Wednesday, November 29, 2006

Royal Olympic Club Charleroi Marchienne – WS Woluwe (25-11-2006)

Even before I left for Liverpool, my mate J.B. and I had decided to go for a real groundhop the next Saturday. We would go to the second team of Charleroi, the biggest city of Wallonie. Royal Olympic Club Charleroi Marchienne (or ROCCM) is one of these Belgian teams that have fallen on hard times. In the 1950s le ROCCM was a key player in the Belgian First Division, even clinching the title in 19??, but since than all has gone wrong. Now they play in the Derde Klasse B (Third Class B), in the shadow of local rivals Sporting Chareleroi, who are a solid team in (the lower part of) the First Division.

The afternoon started with a nice drink in Leuven with my Japanese groundhop-friend A.H., who couldn’t make it that night (and will regret it forever), and a too late departure. J.B. had scouted a truly authentic frietkot (imperfectly translatable as snack bar) on the way from Leuven to Charleroi, admittedly with some detour, and even though we were already somewhat late, we had to stop at Frituur Sabrina for a test – worth a visit! However, this all meant that we arrived very late in Charleroi, where we than got lost, and finally got to the Stade de “La Neuville”.

More than 25 minutes late, we found the gates to the stadium closed, but fortunately a nice steward opened it and let us in (for free!). We walked on the stand behind the goal and directly felt at home. This is how football should be!

We noticed that ROCCM was already 1-0 up, not surprising given that they are second in the league and WS (= White Star!) Woluwe ‘only’ 4th – in other words, we were witness of a true Meisterschaftsspiel in the Belgian Third Division B. Rather than watching the game, we just looked around, admiring the spirit of a truly local team. We were surprised to see many supporters with ROCCM scarves. We also spotted the mascot of the home team, a dog.

At half time we circled the ground. This must be one of the few stadiums I have visited were you could indeed circle the whole ground, i.e. get onto every stand of the stadium. This led to some fantastic sights, such as this wall at the back of the stadium

And this authentic sign to the main tribune

Walking back through the cantina, someone tapped me on the shoulder and said something in French. I was so perplexed that I didn’t understand. Than he asked me again, “didn’t I see you yesterday at the lecture in Brussels?”. And, indeed, it turned out that a colleague from a French speaking university in Brussels had sat behind me at an academic lecture the day before, was a lifelong fan of ROCCM and recognized me. And this unbelievable coincidence got an even more positive result, as he happily gave me his ticket as a souvenir, as J.B. and I had gotten in for free. Merci beaucoup! After that I visited the tiny fan shop, more a kind of kiosk, and bought a great banner (with the head of the dog – see also the car).
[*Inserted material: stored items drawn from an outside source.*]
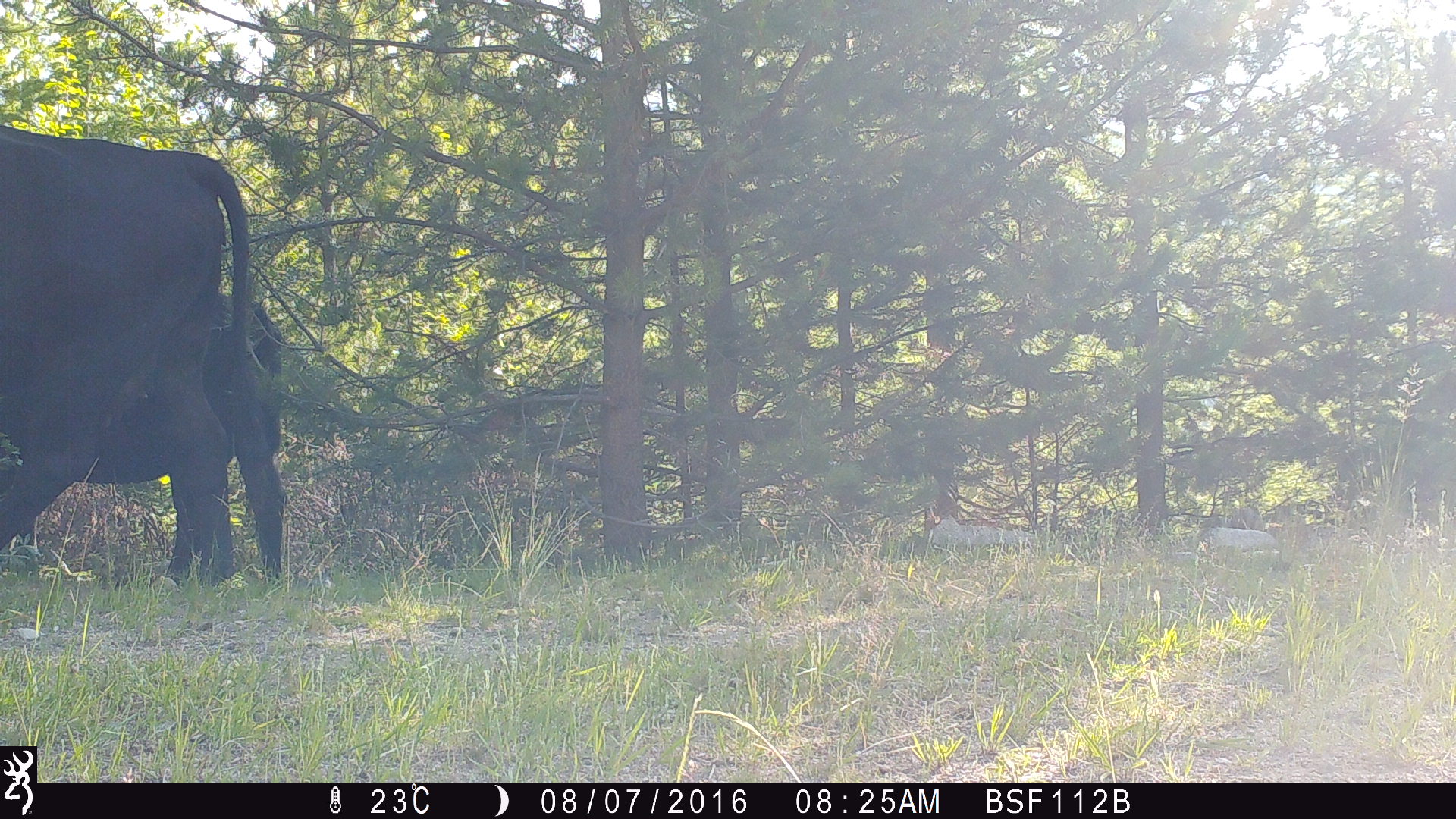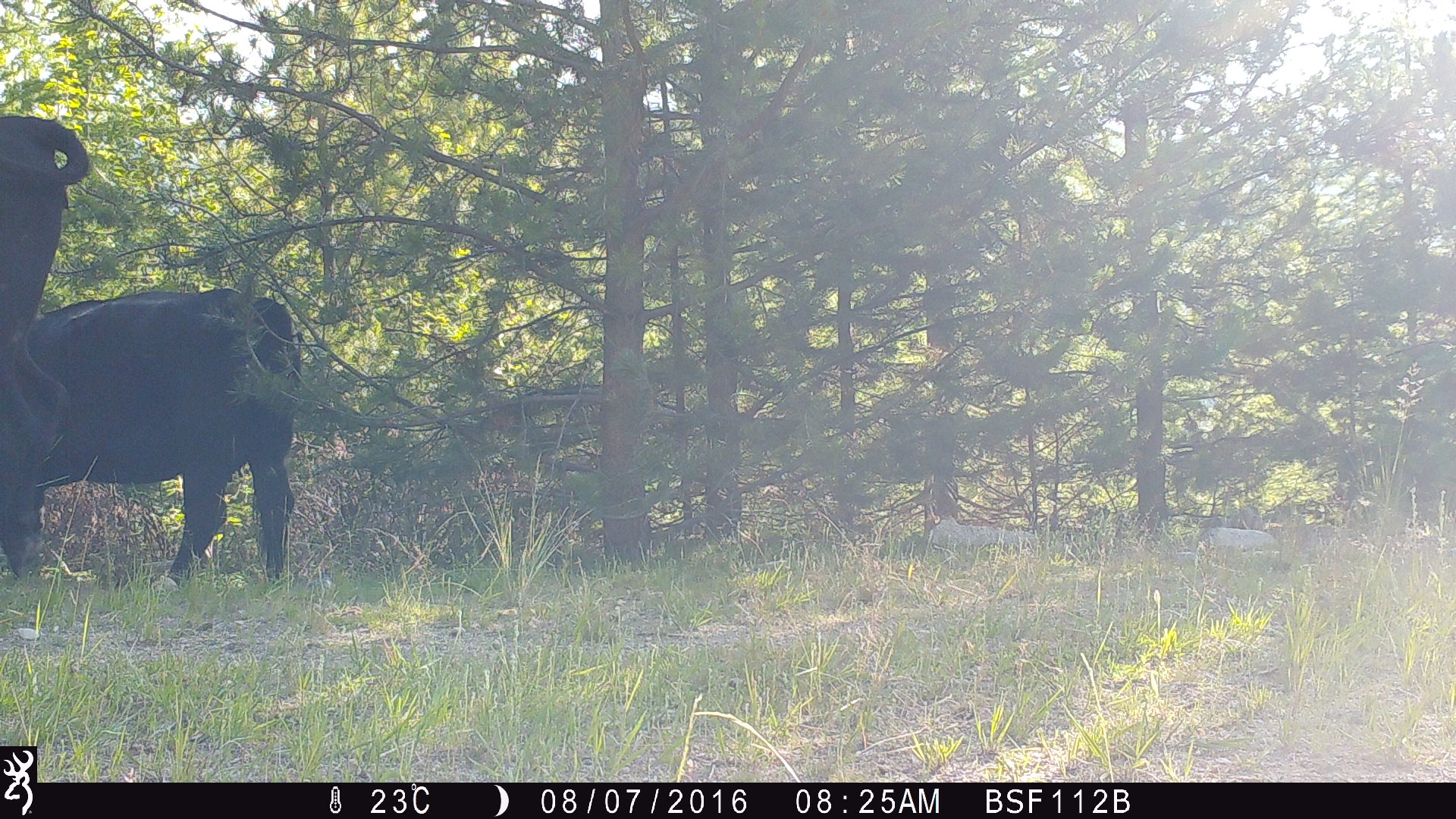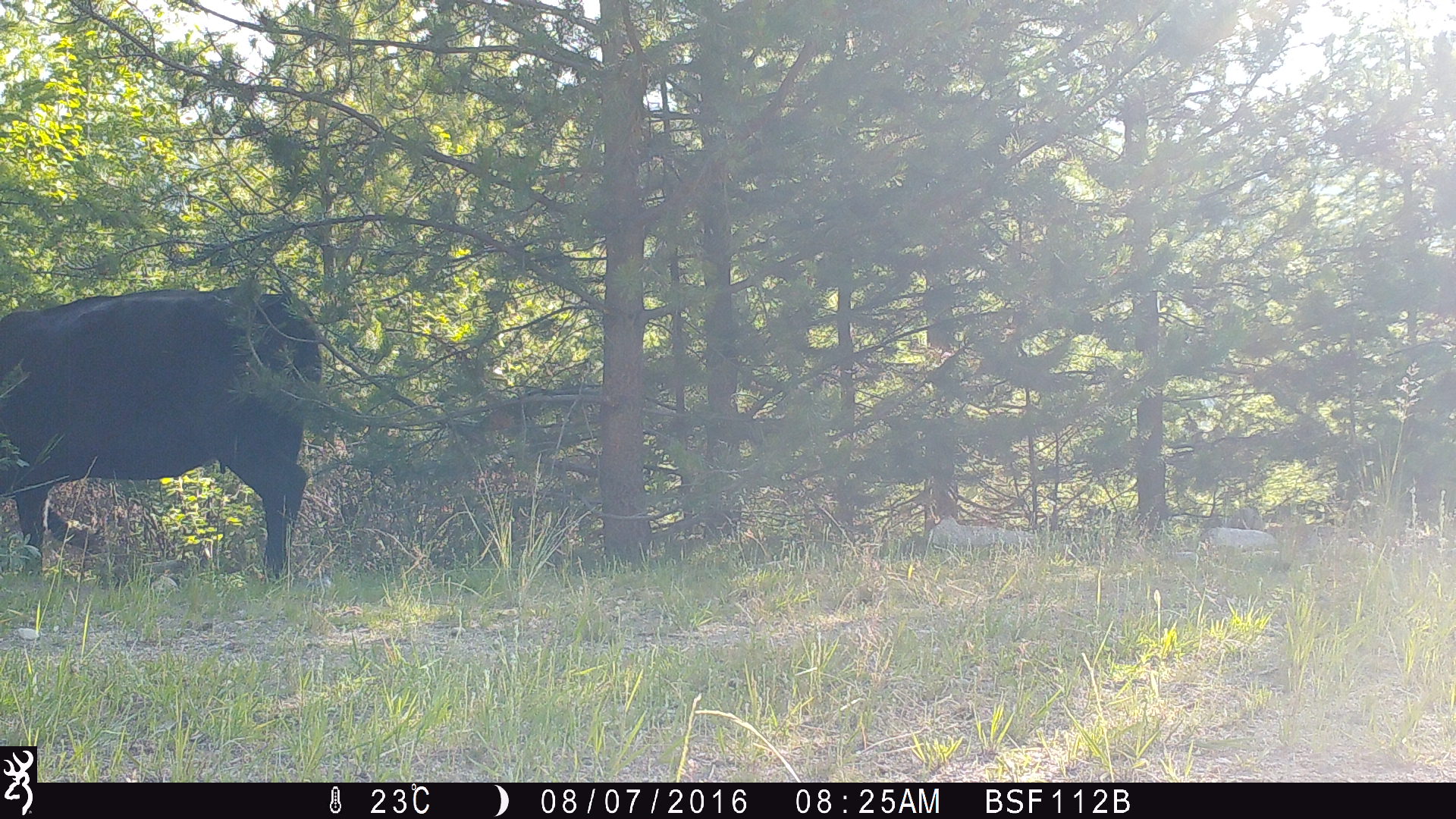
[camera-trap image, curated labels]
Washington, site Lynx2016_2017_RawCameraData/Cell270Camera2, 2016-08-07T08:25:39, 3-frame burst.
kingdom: Animalia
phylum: Chordata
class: Mammalia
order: Artiodactyla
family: Bovidae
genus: Bos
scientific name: Bos taurus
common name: domestic cattle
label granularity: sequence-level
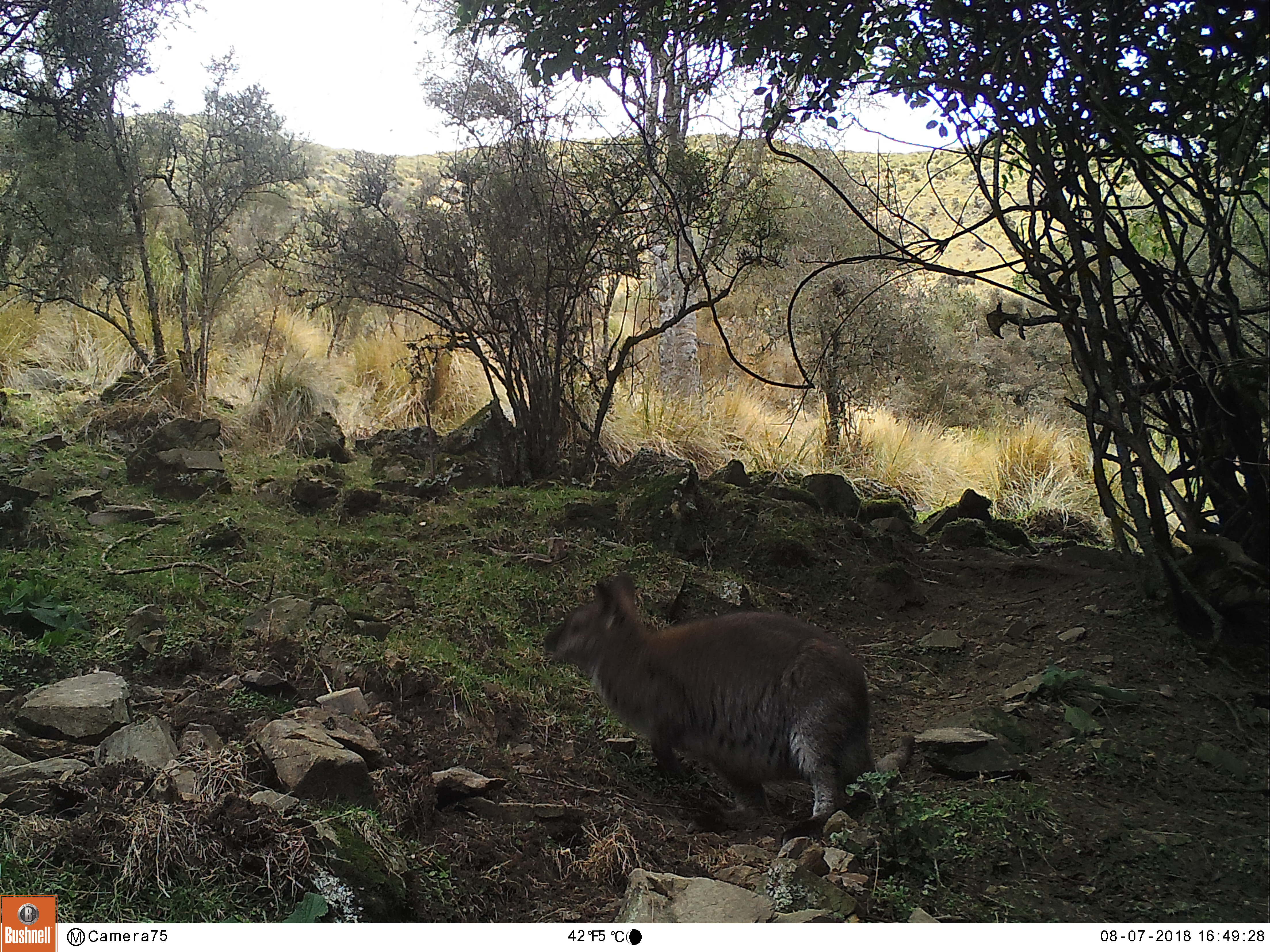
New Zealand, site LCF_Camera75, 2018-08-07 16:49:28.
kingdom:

After the half time we returned to our favorite stand and watched a very entertaining game. The pace was quite fast and the combinations not bad. There were not many clear chances, but the game was very enjoyable. After an hour or so the home team got to 2-0, after a nice half-volley, and seemed to have the game in the pocket. But a quarter hour before the end of the game one of the strikers of Woluwe made a beautiful dribble and was semi-fouled in the box: penalty and 2-1. This made the end of the game tense and exciting, even if in the end ROCCM won 2-1 (deservedly so).

Extremely happy J.B. and I returned to our car. This was exactly what we had hoped for. The true spirit of football, without the commercial interests and comfort zones of the big teams and stadiums. In many ways comparable to Royale Union Sint-Gilloise, the first groundhop the two of us did. After the disappointment of Anfield Road, the Stade de “La Neuville” more than made up for it. Groundhopping at its best!